Several bloggers on FTB and The Orbit brought to my attention the ableism challenge, which is a call to sympathetic bloggers to try, for one month, to stop using ableist insults. The list of insults includes “stupid”, “crazy”, and “blind”.
I’m going to say a few mixed things about this. First, I’ll say why I’m critical of calls to taboo words. Then I’ll say why I’m more sympathetic to this ableism challenge. Then I’ll explain why I personally don’t use ableist insults.
In social justice activism, I am unenthusiastic about tabooing problematic words. For one thing, taboos get abused. The arguments around “bisexual” are an example. Another example are the many words for people who aren’t asexual. Sure, words can be problematic, but people seem especially motivated to find problems when a word is used by a group they don’t like.
Second, tabooing words is clearly difficult. Few other kinds of social justice activism inspire such resistance. Social justice activists often think this means we need to push harder and harder–resistance means we’ve found a load-bearing stone in the temple of the patriarchy. But maybe that resistance should be taken at face value. Maybe tabooing words is in fact difficult, in disproportion to how important it is?

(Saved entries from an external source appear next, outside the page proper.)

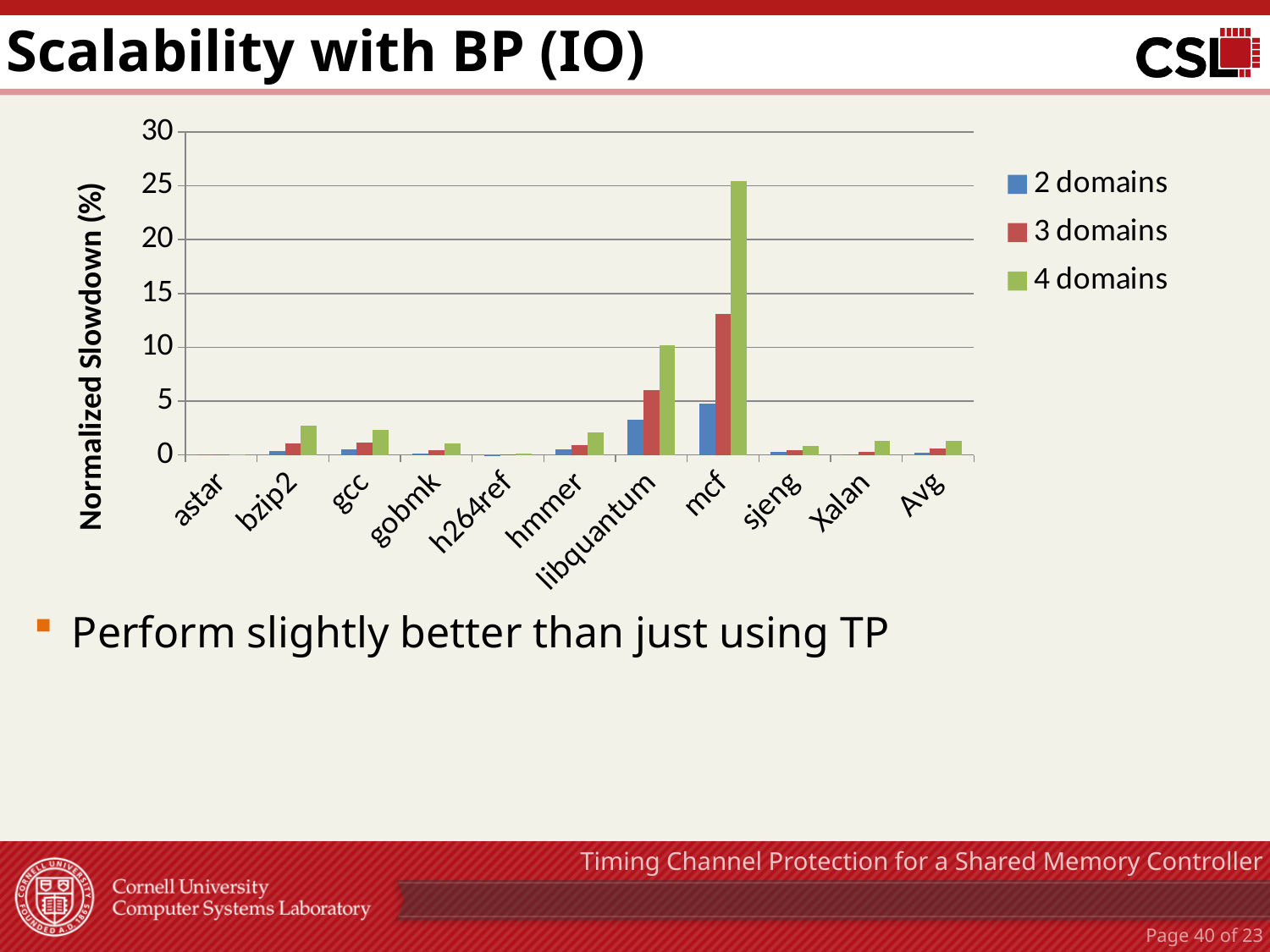
Which category has the highest normalized slowdown for 4 domains? mcf Is the 3 domains value for mcf greater or less than 10? greater Is the 2 domains value for libquantum greater or less than 5? less For 4 domains, which has the larger normalized slowdown, mcf or libquantum? mcf Which colour represents the 4 domains series in the legend? green Is the 4 domains value for mcf greater or less than 20? greater Which category has the highest normalized slowdown for 3 domains? mcf What type of chart is shown on the slide? bar chart How many series does the legend list? 3 What is the label of the y axis? Normalized Slowdown (%) How many benchmark categories are shown on the x axis? 11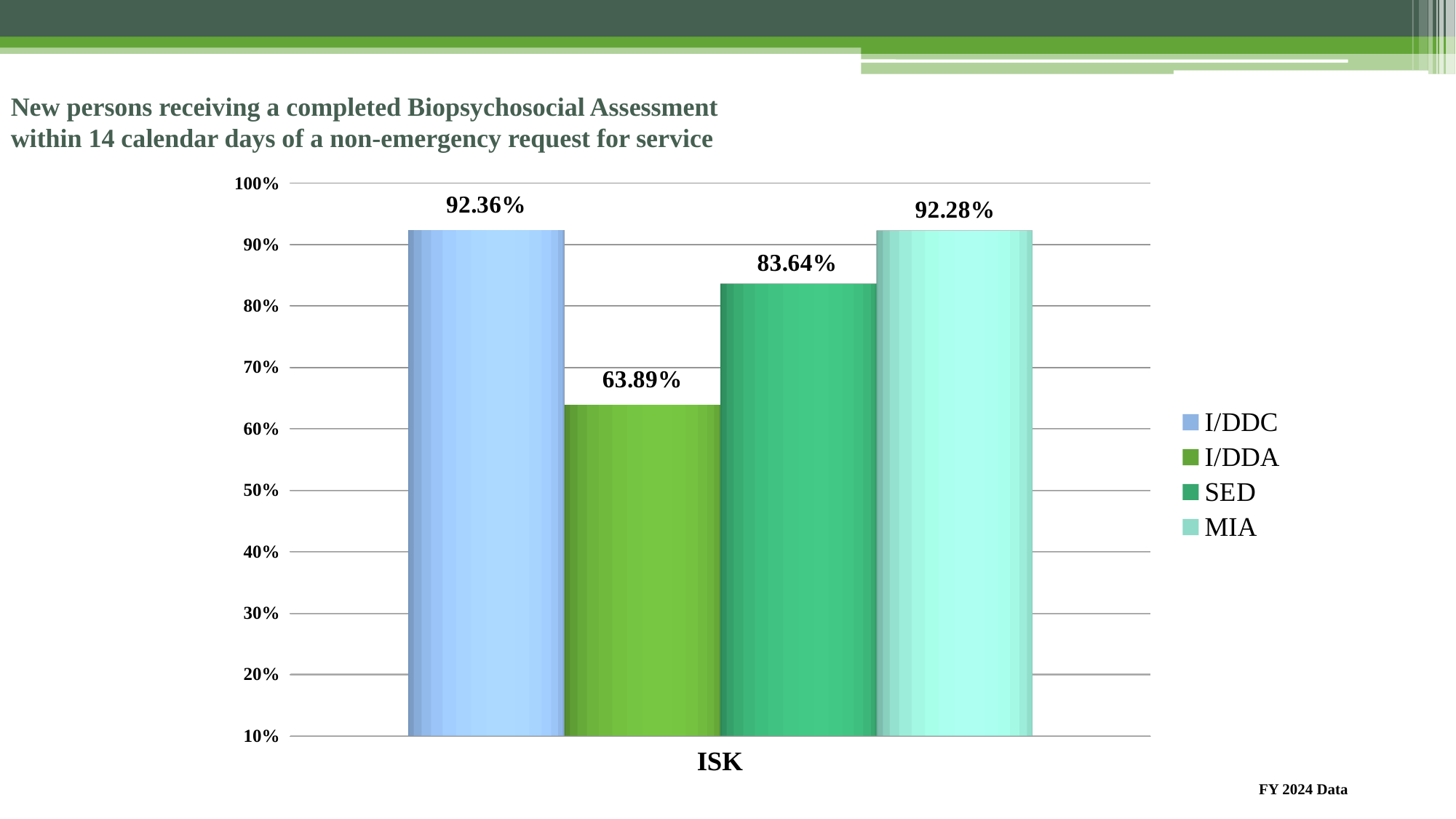
What is the value for SED? 83.64% Which series has the highest value? I/DDC What is the difference between the I/DDC value and the I/DDA value? 28.47 percentage points What kind of chart is shown on the slide? Bar chart What is the value for I/DDA? 63.89% Which is larger, the value for SED or the value for I/DDA? SED What is the value for I/DDC? 92.36% What is the value for MIA? 92.28% Which series has the lowest value? I/DDA How many series does the legend list? 4 Is the value for SED greater or less than 80%? greater What is the difference between the MIA value and the SED value? 8.64 percentage points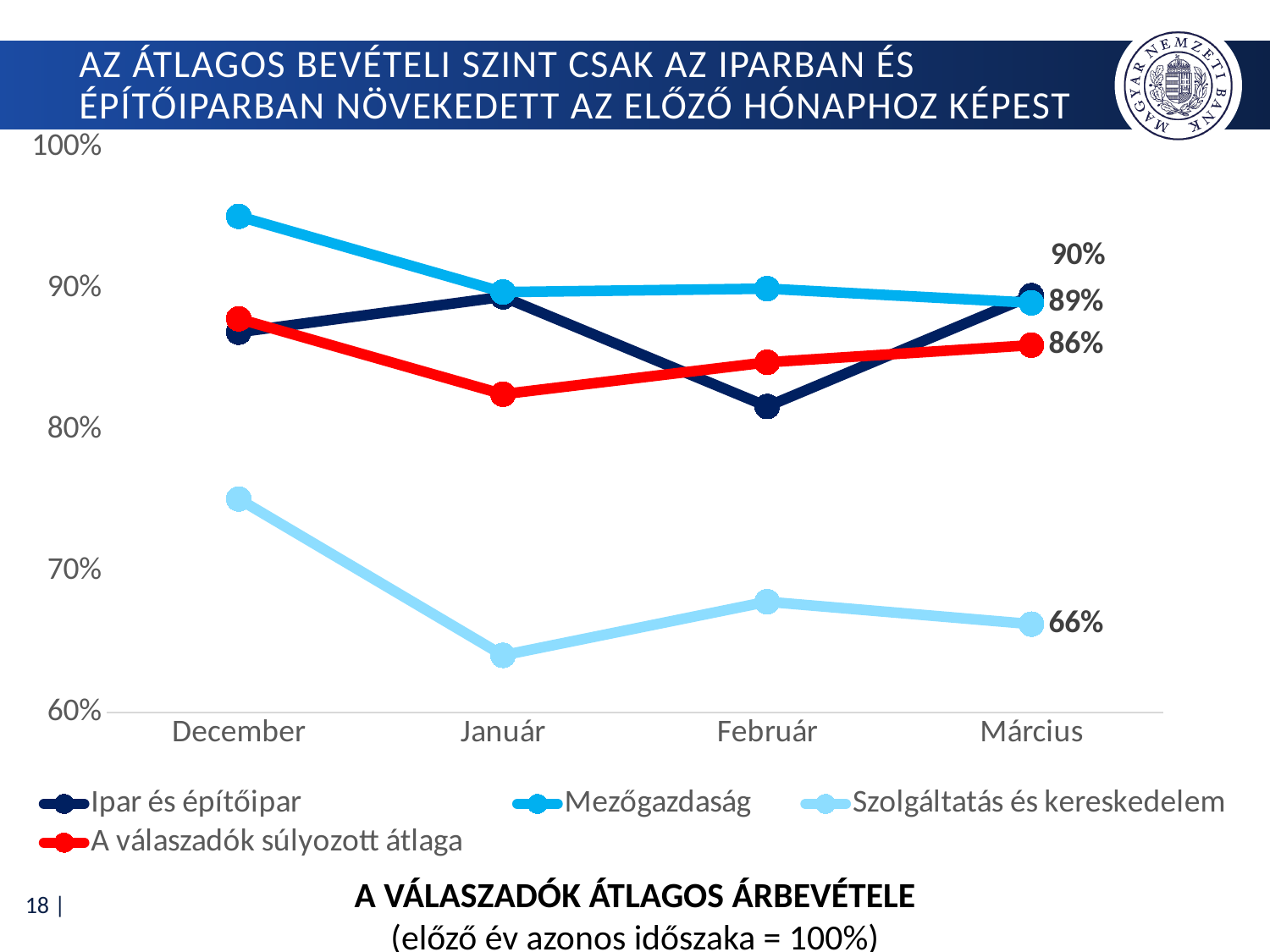
Which series has the lowest value in Március? Szolgáltatás és kereskedelem What is the value for Mezőgazdaság in Március? 89% What is the value for Ipar és építőipar in Március? 90% Is the value for Szolgáltatás és kereskedelem in December greater or less than 80%? less What is the value for Szolgáltatás és kereskedelem in Március? 66% Does the Szolgáltatás és kereskedelem line rise or fall from December to Január? fall How many months are shown on the x axis? 4 How many series does the legend list? 4 Which is larger in Február: Ipar és építőipar or Mezőgazdaság? Mezőgazdaság What is the value for A válaszadók súlyozott átlaga in Március? 86% What kind of chart is shown on the slide? line chart What is the difference between Ipar és építőipar and Szolgáltatás és kereskedelem in Március? 24 percentage points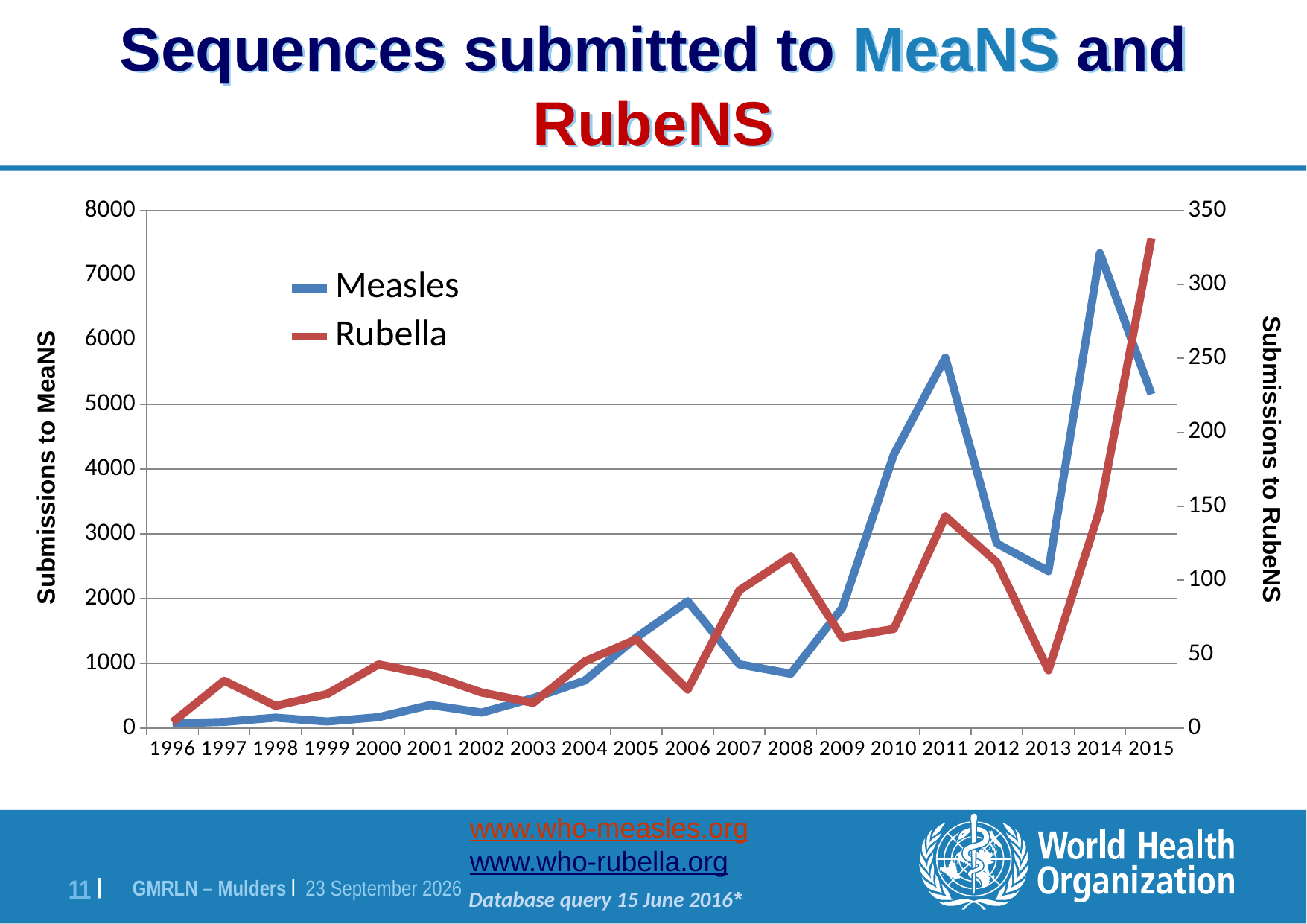
How many series does the legend list? 2 What kind of chart is shown on the slide? line chart In which year does the Measles series reach its highest value? 2014 Does the Measles series rise or fall from 2014 to 2015? fall Is the Rubella value for 2013 greater or less than 50? less In which year does the Rubella series reach its highest value? 2015 In which year is the Rubella series at its lowest value? 1996 Is the Measles value for 2014 greater or less than 7000? greater Is the Rubella value for 2011 greater or less than 100? greater What is the title of the right-hand vertical axis? Submissions to RubeNS How many years are plotted along the x axis? 20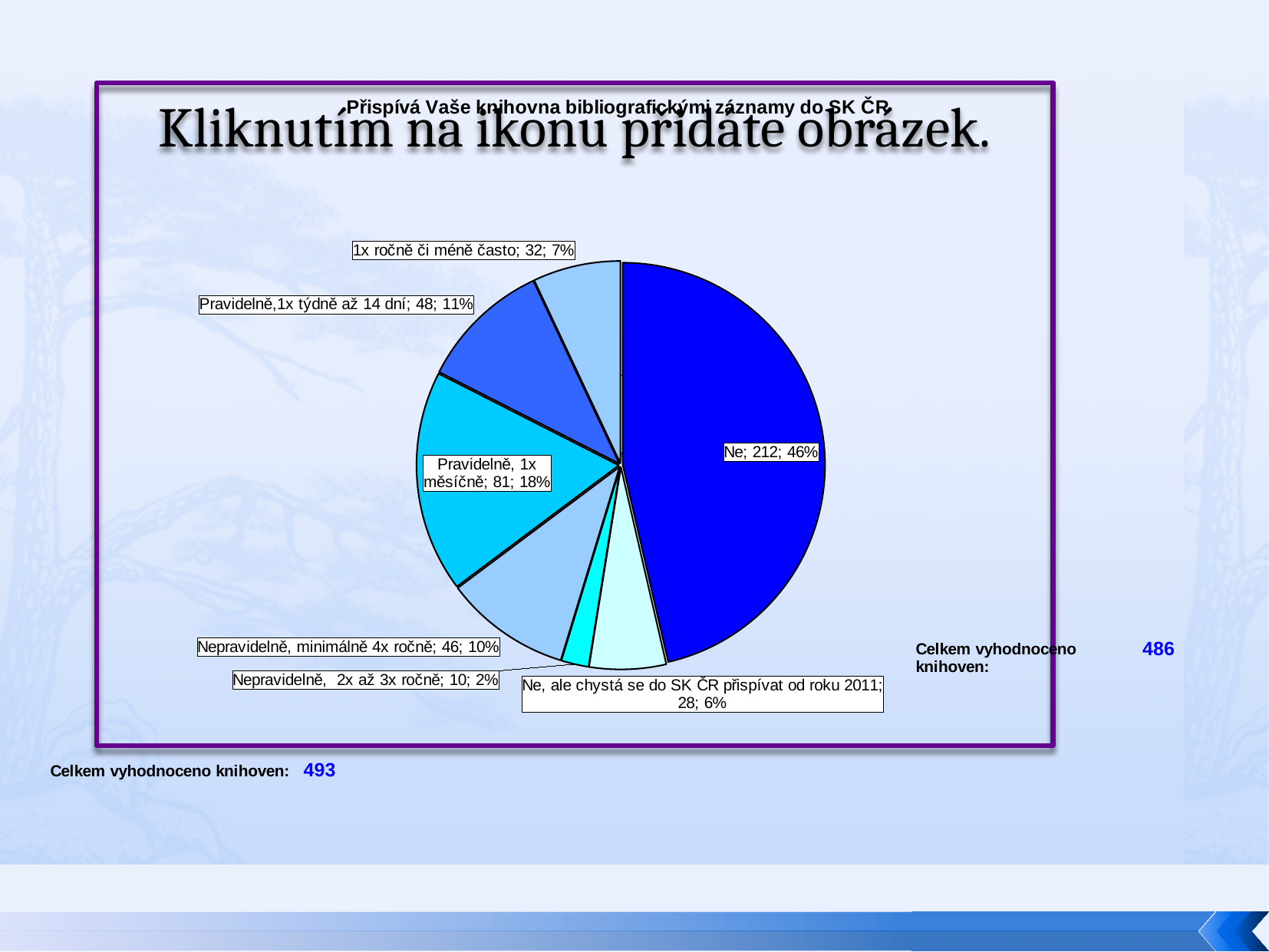
Which category has the largest slice in the pie chart? Ne What percentage is shown for "Nepravidelně, 2x až 3x ročně"? 2% What is the value for "Ne, ale chystá se do SK ČR přispívat od roku 2011"? 28 What kind of chart is shown on the slide? pie chart What is the difference between the values for "Pravidelně,1x týdně až 14 dní" and "Nepravidelně, minimálně 4x ročně"? 2 How many slices does the pie chart have? 7 Which is larger: the value for "1x ročně či méně často" or the value for "Ne, ale chystá se do SK ČR přispívat od roku 2011"? 1x ročně či méně často What share of the pie does the "Ne" slice represent? 46% How many libraries answered "Ne" in the pie chart? 212 What percentage is shown for "Pravidelně,1x týdně až 14 dní"? 11% Which category has the smallest slice in the pie chart? Nepravidelně, 2x až 3x ročně What is the value for "Pravidelně, 1x měsíčně"? 81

Third, I really don’t like etymological arguments, which say that a word is bad because its history is bad. I believe that the meaning of a word is found in its usage. The history of a word is only important if its usage frequently references its history. If you keep on referencing a word’s history in order to complain about how that history is terrible, I feel like you are creating the same problem that you are trying to address. Additionally, if you say that “stupid” is a bad word because of its history, you only encourage people to look for synonyms, which is missing the point.
However, I have nice things to say about Ania Cebulla’s ableism challenge. She recognizes that changing language is difficult. Challenging yourself to avoid ableist slurs for a month is in fact a practical tool to overcome that difficulty, if you are willing. Second, she does not rely on etymological arguments, instead referring to current usage.
I’m proud to say that I have already passed this challenge. Based on searches, the last example in my blogging was in February, when I referred to stupidity on the internet. Prior to that, I used “stupid” in November, and in that case I was giving voice to a hypothetical person whom I was disagreeing with. Obviously I haven’t purged “stupid” from my vocabulary completely, but apparently I use it sparingly.
The truth is that I’ve had a lifelong impulse to think of certain people as stupid, and I’ve long made an effort to reject that impulse as discriminatory. When people seem stupid, the pattern I’ve found is that really they’re just lower class, and they didn’t have as good an education.
If someone lacks basic background knowledge, or they’re failing to draw the obvious inference, or they’re coming up with nonsensical ideas, I try to say that. But to call someone stupid feels to me like calling someone uneducated, or poor. So we live in a world where life is unfair, but I will not gloat over my own fortune!